Raw linseed oil in its natural state is a dark amber to greenish-yellow color. Placed in a clear glass jar in a window that gets a lot of sun, it will bleach to a light straw color inside six months. Linseed oil never quite becomes water-clear, which accounts in part for the widespread use of safflower oil as a vehicle by paint makers whose customers presumeably balk at whites that are not "pure" or blues slightly "turned" by the color of a vehicle that's not water-clear. However, linseed oil produces paint films unquestionably stronger and more flexible than those of any other drying oil, bar none.
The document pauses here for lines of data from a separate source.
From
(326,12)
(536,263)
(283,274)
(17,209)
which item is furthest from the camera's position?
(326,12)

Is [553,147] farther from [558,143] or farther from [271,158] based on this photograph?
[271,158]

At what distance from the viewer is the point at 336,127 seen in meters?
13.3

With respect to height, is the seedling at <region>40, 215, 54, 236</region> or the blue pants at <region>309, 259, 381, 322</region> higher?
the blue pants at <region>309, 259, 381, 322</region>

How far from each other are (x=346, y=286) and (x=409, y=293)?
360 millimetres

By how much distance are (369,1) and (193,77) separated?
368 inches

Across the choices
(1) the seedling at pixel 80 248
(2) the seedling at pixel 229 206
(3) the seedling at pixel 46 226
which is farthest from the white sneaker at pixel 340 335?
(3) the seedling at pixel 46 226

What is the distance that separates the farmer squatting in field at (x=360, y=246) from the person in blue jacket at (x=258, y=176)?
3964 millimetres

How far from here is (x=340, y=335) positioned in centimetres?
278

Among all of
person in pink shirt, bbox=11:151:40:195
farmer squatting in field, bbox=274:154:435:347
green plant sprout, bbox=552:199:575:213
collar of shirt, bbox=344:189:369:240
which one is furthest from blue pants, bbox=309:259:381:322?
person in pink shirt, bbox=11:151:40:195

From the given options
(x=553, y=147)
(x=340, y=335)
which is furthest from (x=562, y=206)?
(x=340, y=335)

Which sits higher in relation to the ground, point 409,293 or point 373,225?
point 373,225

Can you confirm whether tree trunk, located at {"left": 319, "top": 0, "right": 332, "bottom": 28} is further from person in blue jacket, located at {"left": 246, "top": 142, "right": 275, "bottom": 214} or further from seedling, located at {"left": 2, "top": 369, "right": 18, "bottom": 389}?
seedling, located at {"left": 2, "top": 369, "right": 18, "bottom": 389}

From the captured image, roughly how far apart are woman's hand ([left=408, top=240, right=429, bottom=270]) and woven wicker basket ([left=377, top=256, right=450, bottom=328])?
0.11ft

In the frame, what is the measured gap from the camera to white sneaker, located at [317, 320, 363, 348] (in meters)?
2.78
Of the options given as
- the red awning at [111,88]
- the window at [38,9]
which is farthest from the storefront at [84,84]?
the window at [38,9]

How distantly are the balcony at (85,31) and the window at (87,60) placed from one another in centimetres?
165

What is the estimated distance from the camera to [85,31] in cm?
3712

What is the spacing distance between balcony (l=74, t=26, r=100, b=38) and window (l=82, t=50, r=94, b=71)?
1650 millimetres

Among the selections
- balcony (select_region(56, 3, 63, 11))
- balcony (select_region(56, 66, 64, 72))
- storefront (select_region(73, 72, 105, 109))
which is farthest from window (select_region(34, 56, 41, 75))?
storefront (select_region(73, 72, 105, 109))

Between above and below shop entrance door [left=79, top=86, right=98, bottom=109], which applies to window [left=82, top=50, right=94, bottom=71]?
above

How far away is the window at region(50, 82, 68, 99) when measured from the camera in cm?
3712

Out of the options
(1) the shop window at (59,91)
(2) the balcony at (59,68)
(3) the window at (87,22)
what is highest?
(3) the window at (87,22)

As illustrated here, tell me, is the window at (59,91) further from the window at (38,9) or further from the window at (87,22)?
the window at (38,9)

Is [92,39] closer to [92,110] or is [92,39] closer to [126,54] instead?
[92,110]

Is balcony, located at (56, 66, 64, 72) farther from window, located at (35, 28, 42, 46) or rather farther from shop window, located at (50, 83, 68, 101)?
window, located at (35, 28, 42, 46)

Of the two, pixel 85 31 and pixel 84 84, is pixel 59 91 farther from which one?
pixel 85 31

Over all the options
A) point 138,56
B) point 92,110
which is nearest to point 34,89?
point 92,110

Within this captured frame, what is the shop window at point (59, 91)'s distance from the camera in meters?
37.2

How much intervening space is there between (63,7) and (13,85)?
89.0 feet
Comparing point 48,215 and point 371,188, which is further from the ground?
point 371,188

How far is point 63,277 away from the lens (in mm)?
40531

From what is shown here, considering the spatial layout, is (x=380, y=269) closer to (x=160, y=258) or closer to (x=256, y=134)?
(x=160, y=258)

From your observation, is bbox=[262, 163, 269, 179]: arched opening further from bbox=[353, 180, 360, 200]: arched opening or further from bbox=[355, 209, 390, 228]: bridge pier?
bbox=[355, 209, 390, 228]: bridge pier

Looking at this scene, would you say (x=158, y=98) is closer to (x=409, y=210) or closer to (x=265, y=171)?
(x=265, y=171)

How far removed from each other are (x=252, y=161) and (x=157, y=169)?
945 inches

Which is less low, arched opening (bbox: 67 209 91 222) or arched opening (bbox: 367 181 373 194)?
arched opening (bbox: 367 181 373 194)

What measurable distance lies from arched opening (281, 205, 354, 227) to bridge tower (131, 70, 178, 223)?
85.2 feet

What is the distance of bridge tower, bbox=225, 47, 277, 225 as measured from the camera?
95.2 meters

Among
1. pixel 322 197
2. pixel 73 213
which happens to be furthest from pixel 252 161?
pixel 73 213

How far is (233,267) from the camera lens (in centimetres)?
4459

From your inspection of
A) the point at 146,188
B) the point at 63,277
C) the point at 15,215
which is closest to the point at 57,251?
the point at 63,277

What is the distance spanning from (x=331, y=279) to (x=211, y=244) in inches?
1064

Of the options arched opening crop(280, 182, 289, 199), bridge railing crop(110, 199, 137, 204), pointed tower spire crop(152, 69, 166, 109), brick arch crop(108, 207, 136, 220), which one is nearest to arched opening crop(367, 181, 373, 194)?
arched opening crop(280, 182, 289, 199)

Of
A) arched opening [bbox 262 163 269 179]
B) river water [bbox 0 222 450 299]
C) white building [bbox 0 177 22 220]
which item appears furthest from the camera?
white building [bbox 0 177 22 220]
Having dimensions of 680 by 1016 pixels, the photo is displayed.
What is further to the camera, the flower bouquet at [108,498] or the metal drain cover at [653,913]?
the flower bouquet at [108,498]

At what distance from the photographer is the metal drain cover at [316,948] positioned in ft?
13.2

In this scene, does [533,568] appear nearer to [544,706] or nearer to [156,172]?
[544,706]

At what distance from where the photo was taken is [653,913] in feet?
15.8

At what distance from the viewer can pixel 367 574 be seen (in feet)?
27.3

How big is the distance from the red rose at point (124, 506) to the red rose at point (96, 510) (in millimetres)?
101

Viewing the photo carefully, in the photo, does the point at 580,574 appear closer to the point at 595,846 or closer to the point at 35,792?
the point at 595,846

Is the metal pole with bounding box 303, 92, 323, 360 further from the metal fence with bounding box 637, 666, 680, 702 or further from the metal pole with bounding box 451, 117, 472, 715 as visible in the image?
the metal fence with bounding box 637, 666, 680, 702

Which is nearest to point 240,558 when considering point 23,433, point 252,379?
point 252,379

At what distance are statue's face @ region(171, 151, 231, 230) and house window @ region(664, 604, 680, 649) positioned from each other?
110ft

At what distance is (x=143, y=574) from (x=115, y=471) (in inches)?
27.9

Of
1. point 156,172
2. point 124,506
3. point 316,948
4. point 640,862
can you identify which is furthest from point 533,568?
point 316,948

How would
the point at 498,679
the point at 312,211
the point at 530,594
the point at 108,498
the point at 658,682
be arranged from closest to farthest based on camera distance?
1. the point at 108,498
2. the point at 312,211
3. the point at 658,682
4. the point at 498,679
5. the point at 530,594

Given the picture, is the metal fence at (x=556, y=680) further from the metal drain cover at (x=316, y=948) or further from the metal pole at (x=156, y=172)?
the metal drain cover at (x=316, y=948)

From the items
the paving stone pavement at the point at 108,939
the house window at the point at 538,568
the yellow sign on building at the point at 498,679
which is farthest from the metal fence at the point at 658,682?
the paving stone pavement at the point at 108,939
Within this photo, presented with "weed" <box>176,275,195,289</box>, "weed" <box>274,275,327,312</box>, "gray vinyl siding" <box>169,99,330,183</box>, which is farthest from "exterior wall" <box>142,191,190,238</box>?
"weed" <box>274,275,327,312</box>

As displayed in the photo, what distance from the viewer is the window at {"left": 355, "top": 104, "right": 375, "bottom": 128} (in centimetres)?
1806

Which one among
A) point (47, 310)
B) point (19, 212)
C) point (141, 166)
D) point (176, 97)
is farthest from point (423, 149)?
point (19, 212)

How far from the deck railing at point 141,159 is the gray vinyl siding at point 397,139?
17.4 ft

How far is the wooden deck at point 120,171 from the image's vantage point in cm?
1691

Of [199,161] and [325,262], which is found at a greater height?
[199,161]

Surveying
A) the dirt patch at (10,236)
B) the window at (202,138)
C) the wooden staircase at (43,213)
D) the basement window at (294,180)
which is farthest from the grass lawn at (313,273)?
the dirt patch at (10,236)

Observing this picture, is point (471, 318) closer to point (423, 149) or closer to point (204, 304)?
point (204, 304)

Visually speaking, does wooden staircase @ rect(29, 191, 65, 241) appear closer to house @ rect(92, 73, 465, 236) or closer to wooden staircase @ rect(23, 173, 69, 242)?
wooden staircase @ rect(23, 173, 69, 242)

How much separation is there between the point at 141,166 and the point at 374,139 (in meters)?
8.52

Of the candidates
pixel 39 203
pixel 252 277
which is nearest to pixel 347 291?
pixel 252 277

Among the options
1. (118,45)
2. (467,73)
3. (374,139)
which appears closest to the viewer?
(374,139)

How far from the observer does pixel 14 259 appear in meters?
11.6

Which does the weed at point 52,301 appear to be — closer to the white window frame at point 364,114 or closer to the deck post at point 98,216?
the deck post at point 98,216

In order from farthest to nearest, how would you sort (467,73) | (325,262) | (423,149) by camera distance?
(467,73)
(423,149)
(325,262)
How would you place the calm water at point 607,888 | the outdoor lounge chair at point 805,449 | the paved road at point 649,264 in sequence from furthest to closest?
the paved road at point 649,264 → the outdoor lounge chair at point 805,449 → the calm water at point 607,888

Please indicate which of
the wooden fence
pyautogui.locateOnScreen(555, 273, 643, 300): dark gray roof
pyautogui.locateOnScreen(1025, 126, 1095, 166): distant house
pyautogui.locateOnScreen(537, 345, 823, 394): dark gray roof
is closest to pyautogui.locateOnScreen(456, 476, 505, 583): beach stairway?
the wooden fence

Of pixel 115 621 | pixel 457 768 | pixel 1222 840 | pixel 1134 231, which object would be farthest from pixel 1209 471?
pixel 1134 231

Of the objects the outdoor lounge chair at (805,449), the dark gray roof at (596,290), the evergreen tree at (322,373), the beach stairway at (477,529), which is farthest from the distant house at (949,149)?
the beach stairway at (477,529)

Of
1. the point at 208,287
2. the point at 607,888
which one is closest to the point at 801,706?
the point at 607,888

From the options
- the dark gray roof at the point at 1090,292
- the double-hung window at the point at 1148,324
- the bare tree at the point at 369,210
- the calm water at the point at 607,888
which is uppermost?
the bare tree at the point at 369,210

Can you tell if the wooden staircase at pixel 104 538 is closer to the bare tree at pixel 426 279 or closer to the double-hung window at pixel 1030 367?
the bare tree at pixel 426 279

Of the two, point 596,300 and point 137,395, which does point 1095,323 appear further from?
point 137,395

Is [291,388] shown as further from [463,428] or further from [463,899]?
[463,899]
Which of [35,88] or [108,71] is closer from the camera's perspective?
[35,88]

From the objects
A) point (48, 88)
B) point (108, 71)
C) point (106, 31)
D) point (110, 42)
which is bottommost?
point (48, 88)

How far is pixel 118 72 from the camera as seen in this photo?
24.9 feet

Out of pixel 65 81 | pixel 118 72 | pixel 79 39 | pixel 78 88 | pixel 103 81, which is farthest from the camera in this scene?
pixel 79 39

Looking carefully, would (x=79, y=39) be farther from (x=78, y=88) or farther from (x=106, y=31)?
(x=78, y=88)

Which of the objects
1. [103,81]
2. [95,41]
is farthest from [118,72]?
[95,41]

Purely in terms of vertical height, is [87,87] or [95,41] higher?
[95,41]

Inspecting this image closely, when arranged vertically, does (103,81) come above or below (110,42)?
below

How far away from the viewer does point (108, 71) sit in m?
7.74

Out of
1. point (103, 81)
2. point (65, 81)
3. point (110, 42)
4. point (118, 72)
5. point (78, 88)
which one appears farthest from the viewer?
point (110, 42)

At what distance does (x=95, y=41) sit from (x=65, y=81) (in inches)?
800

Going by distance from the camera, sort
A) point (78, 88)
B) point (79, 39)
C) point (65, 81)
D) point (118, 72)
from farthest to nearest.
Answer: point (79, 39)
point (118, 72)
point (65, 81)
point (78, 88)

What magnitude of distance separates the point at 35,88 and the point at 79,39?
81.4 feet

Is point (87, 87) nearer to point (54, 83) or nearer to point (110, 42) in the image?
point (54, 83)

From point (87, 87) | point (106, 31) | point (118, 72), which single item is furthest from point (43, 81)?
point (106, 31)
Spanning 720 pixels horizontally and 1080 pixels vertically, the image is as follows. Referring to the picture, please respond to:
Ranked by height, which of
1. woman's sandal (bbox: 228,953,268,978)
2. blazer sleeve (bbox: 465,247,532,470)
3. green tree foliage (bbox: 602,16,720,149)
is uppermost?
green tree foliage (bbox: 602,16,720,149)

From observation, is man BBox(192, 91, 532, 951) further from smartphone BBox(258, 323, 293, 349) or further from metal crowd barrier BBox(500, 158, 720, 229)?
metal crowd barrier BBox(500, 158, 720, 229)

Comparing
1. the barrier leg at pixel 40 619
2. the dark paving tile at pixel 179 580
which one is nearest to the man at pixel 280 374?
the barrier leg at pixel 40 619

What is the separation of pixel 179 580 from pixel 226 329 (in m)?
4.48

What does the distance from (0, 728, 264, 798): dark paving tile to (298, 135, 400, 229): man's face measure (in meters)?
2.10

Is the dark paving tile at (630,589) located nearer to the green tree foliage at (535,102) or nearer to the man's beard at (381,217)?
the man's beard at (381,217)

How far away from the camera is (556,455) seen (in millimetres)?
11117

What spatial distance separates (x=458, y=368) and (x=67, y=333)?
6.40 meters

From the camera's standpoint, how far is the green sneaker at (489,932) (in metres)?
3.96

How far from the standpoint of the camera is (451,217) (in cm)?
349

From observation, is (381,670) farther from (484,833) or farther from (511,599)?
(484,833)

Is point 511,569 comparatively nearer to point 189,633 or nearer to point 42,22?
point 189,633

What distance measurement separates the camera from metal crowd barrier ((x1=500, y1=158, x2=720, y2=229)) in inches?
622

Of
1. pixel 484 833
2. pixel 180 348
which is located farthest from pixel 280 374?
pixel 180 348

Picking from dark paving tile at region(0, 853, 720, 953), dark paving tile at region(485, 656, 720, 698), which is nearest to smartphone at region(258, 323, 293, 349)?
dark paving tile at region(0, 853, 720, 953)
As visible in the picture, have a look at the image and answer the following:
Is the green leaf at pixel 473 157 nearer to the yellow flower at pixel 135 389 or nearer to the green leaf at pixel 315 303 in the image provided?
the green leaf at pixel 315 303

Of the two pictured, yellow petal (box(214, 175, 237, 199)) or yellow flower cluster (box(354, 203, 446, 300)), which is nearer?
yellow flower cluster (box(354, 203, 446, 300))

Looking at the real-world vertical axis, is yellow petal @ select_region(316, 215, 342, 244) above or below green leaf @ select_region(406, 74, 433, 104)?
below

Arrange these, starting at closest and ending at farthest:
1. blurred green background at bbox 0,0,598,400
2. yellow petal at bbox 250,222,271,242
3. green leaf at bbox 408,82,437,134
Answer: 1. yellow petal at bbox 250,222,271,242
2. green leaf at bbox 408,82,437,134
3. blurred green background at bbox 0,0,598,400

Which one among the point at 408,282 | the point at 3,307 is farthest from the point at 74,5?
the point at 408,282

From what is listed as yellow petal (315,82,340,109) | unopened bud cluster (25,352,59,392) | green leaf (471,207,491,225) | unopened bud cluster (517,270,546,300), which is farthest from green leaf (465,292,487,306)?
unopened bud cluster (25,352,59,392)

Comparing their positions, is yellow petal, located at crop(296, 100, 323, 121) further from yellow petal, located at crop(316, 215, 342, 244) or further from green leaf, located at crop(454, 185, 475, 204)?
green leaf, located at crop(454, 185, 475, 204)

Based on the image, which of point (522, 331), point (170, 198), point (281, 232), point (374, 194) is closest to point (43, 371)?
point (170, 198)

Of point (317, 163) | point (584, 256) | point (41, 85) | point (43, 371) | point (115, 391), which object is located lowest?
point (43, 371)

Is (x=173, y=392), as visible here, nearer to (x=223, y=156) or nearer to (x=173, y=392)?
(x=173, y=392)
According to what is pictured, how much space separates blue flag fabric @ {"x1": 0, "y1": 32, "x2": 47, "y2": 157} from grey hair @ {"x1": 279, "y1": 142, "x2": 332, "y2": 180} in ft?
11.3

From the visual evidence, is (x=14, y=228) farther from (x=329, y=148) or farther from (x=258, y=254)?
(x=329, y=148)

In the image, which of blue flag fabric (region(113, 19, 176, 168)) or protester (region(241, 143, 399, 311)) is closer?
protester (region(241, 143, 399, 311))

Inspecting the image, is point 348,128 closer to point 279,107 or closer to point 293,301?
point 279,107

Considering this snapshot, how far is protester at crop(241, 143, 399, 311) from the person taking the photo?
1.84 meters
A painting made with sun-bleached linseed oil and well cared for will not darken or yellow appreciably after several decades. However, if the painting is stored in the dark, it may darken and yellow within a fairly short time (humidity exacerbates the change). It will soon return to its original state when returned to display in ample ambient sunlight.
This bleaching/darkening cycle is a normal aspect of oil paintings. Eventually, at some point several decades into the aging of the paint films the reversability of such yellowing ceases as a consequence of ongoing chemical reactions, and aged films become more transparent, as well as "yellower" with advancing age. In short, it is inevitable that oil paintings yellow as they age, but marked changes pretty much occur when the painter and his patrons have long ceased caring . . .
If ultimate permanence is the painter's goal, oil paint is not actually the very best choice. Watercolors remain unchanged by aging. Encaustic, egg tempera and buon fresco also have a much better record for unchanging permanence.